Do you find yourself depressed after completing a good game?  Feeling like there is no other game that can compete with that experience?  Are you stuck in a rut, playing the same game over and over again trying to get back the high from the first time you played it?  You may be suffering from the post game slump.  PGS is a condition that affects millions of gamers every day, and we wanted to let you know that there is help.  Through a rigorous program of indie games, arcade titles, and Netflix, you can find yourself once again enjoying mediocrity and clearing out a backlog.  Now a patronizing picture of a cartoon animal or amorphous blob meant to make you feel less horrible about yourself:



side effects may include:  boredom, nausea, loss of social life, and increased sex drive

Ladies and gentlemen, I hate the post game slump.  For those of you unfamiliar with what it is, allow me to explain the situation I am in:  I just beat BIoshock: Infinite for the first time (no spoilers, promise).  The gameplay in that particular title is tighter than denim on scene kids, the color palette is like a bald eagle took LSD, and the relationships you build with Elizabeth really make you feel like a sociopathic murderer hanging out with a superpowered Disney princess.  Basically, the game is absolutely fantastic in most every way.  And that has caused me no end of misery.

▶ **Data section**:
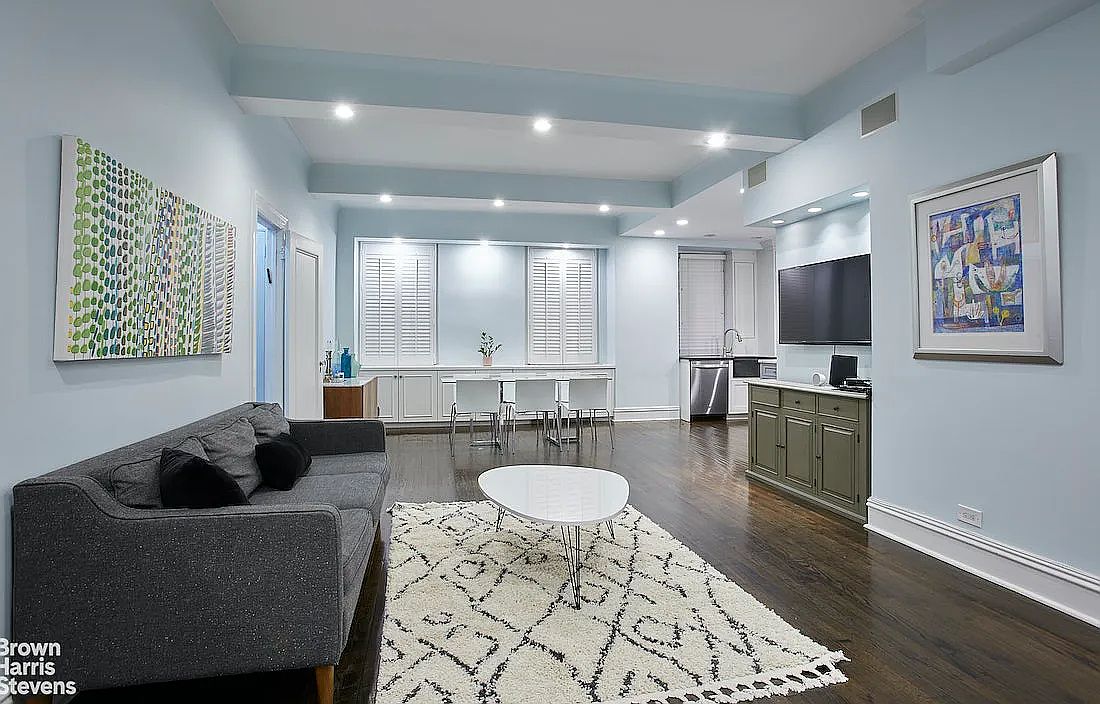 322 Central Park W APT 1A, New York, NY 10025 Zillow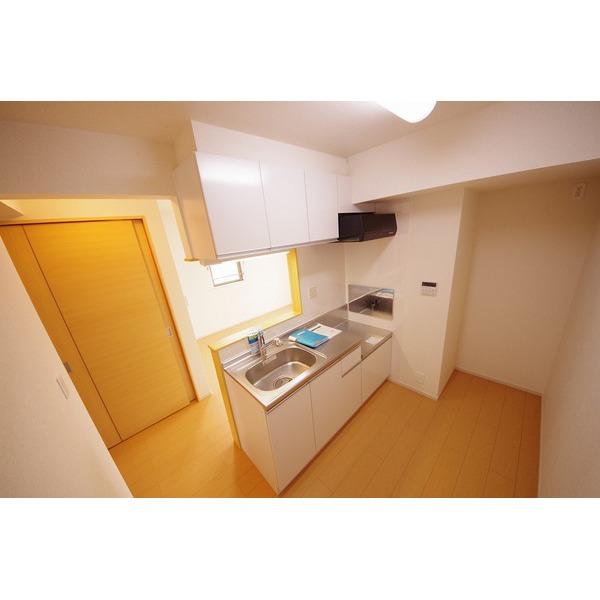 エクセル（206） 部屋画像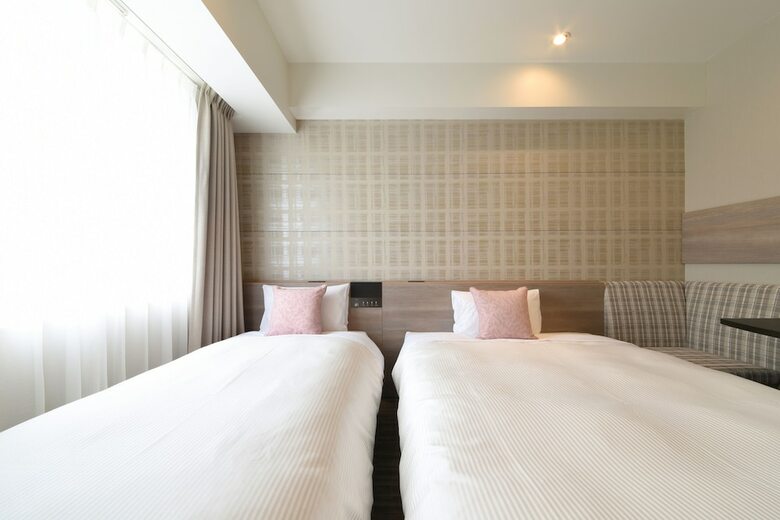 Hotel Vessel Inn Shiga Moriyama Ekimae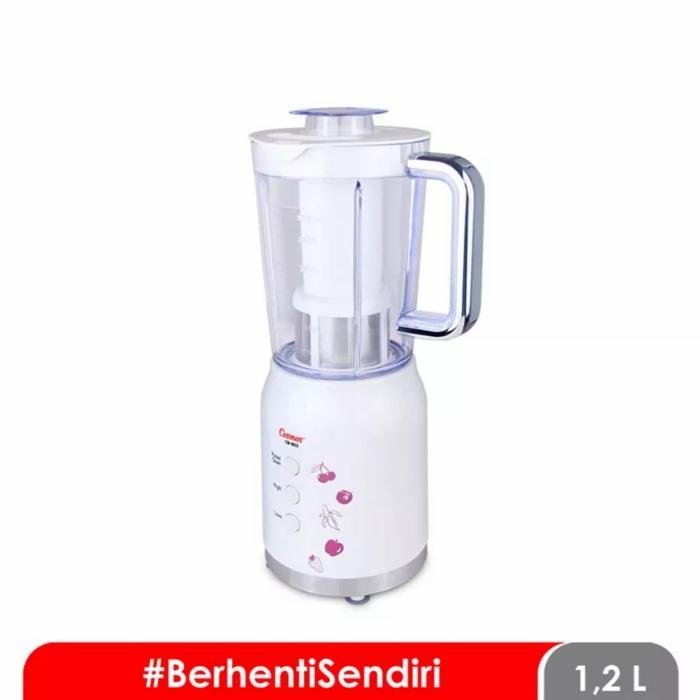 Blender Blenz Cosmos Multifungsi 4In1 Cb 802 / Cb802 / Cb-802 Original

▶ **Your task**: Pick up the post about the post-game slump after its last sentence and carry it on in the same voice. The material after the post comes from a different source.

▶ **Task answer**:
See, I have about 30 games on backlog of varying genres and quality.  There are a few that I had started before playing Bioshock, but then it went on sale and I had to plow through it.  After going through it though, I just don’t have it in me to continue to play through them.  For instance, I started up Darksiders afterwards and the visuals are so incredibly “blah” and the gameplay gets a “meh” out of “eh” from me.  When I look at the list of games that I have, all I can think of is how each element doesn’t compare to what Infinite offered me:  I don’t want a complex story after that, I do want solid gameplay, and I want colorful graphics.  That problem is that exactly one game exists that I want to play, and it’s Bioshock again.  It conjures the same feeling as breaking up with someone (from what I hear from people who go on these things called “dates” with “women”, which is apparently a thing).  I know that there are plenty of other fish in the sea, but I just want that one back.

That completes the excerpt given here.